* [Your objective]: Look through the records below for the line holding "Update Available". Write it out exactly, with each following line through the line holding "У ЦЕЗАРЯ ВО".

* [Extracted records]:
•••••

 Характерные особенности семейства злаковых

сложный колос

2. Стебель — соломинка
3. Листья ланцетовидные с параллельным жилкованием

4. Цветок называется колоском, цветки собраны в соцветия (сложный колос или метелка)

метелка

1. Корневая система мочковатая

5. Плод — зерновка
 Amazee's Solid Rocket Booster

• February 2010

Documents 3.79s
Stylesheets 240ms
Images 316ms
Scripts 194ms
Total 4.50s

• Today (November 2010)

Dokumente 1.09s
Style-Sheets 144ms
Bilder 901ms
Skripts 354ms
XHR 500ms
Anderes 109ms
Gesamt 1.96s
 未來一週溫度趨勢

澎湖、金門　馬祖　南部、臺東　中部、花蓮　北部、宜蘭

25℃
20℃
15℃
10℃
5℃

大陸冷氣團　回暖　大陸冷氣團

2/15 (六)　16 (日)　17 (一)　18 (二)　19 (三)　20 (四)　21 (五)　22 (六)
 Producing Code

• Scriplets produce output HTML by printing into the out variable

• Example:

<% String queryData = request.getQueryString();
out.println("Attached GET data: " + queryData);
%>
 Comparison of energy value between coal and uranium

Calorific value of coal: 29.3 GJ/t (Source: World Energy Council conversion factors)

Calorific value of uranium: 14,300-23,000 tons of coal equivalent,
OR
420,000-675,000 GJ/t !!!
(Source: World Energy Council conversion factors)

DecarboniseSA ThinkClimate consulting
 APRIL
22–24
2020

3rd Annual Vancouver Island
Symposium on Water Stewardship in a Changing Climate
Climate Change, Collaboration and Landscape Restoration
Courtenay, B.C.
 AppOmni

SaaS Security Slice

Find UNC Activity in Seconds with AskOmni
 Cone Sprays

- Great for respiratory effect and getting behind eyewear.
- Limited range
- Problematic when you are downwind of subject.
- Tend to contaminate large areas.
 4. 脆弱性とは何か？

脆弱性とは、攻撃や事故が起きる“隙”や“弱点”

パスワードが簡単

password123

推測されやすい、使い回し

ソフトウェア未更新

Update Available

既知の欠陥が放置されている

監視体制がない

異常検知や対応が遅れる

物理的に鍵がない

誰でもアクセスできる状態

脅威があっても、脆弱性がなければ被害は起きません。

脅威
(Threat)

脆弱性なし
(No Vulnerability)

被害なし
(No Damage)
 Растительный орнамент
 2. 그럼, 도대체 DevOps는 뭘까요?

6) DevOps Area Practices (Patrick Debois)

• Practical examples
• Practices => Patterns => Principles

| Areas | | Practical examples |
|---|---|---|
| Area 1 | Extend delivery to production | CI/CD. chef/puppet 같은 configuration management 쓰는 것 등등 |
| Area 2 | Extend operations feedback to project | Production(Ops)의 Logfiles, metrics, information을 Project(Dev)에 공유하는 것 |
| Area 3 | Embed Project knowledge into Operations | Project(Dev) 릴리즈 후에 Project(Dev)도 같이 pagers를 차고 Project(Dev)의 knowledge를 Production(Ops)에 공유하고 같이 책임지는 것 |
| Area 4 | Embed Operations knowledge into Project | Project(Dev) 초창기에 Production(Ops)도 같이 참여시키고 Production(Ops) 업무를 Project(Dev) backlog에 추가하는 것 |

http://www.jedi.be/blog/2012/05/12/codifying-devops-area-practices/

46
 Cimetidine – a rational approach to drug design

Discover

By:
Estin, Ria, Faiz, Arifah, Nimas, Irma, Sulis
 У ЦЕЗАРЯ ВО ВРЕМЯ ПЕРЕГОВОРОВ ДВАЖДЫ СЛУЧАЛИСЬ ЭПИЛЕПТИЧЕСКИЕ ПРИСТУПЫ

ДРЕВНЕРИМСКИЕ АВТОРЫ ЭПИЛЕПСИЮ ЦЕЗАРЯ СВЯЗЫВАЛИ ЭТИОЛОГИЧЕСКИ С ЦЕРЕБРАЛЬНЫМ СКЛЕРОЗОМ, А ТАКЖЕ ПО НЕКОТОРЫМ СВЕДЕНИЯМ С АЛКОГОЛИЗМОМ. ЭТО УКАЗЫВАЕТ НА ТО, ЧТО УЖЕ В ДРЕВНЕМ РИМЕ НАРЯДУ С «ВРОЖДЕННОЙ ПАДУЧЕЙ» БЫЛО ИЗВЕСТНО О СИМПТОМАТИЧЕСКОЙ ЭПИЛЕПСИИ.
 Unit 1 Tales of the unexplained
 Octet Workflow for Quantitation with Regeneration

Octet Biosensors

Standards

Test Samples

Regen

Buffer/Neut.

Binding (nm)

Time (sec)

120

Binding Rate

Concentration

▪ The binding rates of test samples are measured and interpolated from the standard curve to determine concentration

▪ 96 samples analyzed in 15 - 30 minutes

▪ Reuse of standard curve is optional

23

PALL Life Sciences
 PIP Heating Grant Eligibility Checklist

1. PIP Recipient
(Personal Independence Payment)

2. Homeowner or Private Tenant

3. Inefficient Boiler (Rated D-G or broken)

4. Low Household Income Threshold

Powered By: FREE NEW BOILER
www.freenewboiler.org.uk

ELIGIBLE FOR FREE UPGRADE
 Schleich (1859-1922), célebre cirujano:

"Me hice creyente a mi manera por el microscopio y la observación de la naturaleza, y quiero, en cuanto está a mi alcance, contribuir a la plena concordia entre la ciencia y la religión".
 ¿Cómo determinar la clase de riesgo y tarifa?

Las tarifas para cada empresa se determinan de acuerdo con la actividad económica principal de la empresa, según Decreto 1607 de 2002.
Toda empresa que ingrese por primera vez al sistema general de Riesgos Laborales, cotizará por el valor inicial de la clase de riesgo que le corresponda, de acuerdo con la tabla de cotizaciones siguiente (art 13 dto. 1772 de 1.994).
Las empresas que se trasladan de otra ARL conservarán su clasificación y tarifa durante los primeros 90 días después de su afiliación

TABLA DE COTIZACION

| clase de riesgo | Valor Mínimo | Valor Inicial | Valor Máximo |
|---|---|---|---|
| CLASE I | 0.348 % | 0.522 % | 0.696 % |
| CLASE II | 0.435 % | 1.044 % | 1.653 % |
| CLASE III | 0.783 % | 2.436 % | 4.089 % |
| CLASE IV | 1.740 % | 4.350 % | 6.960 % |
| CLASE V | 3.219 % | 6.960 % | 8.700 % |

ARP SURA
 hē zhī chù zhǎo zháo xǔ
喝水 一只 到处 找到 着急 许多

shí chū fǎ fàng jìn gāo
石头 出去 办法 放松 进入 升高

•••••

* [Completed task]:
Update Available

既知の欠陥が放置されている

監視体制がない

異常検知や対応が遅れる

物理的に鍵がない

誰でもアクセスできる状態

脅威があっても、脆弱性がなければ被害は起きません。

脅威
(Threat)

脆弱性なし
(No Vulnerability)

被害なし
(No Damage)
 Растительный орнамент
 2. 그럼, 도대체 DevOps는 뭘까요?

6) DevOps Area Practices (Patrick Debois)

• Practical examples
• Practices => Patterns => Principles

| Areas | | Practical examples |
|---|---|---|
| Area 1 | Extend delivery to production | CI/CD. chef/puppet 같은 configuration management 쓰는 것 등등 |
| Area 2 | Extend operations feedback to project | Production(Ops)의 Logfiles, metrics, information을 Project(Dev)에 공유하는 것 |
| Area 3 | Embed Project knowledge into Operations | Project(Dev) 릴리즈 후에 Project(Dev)도 같이 pagers를 차고 Project(Dev)의 knowledge를 Production(Ops)에 공유하고 같이 책임지는 것 |
| Area 4 | Embed Operations knowledge into Project | Project(Dev) 초창기에 Production(Ops)도 같이 참여시키고 Production(Ops) 업무를 Project(Dev) backlog에 추가하는 것 |

http://www.jedi.be/blog/2012/05/12/codifying-devops-area-practices/

46
 Cimetidine – a rational approach to drug design

Discover

By:
Estin, Ria, Faiz, Arifah, Nimas, Irma, Sulis
 У ЦЕЗАРЯ ВО ВРЕМЯ ПЕРЕГОВОРОВ ДВАЖДЫ СЛУЧАЛИСЬ ЭПИЛЕПТИЧЕСКИЕ ПРИСТУПЫ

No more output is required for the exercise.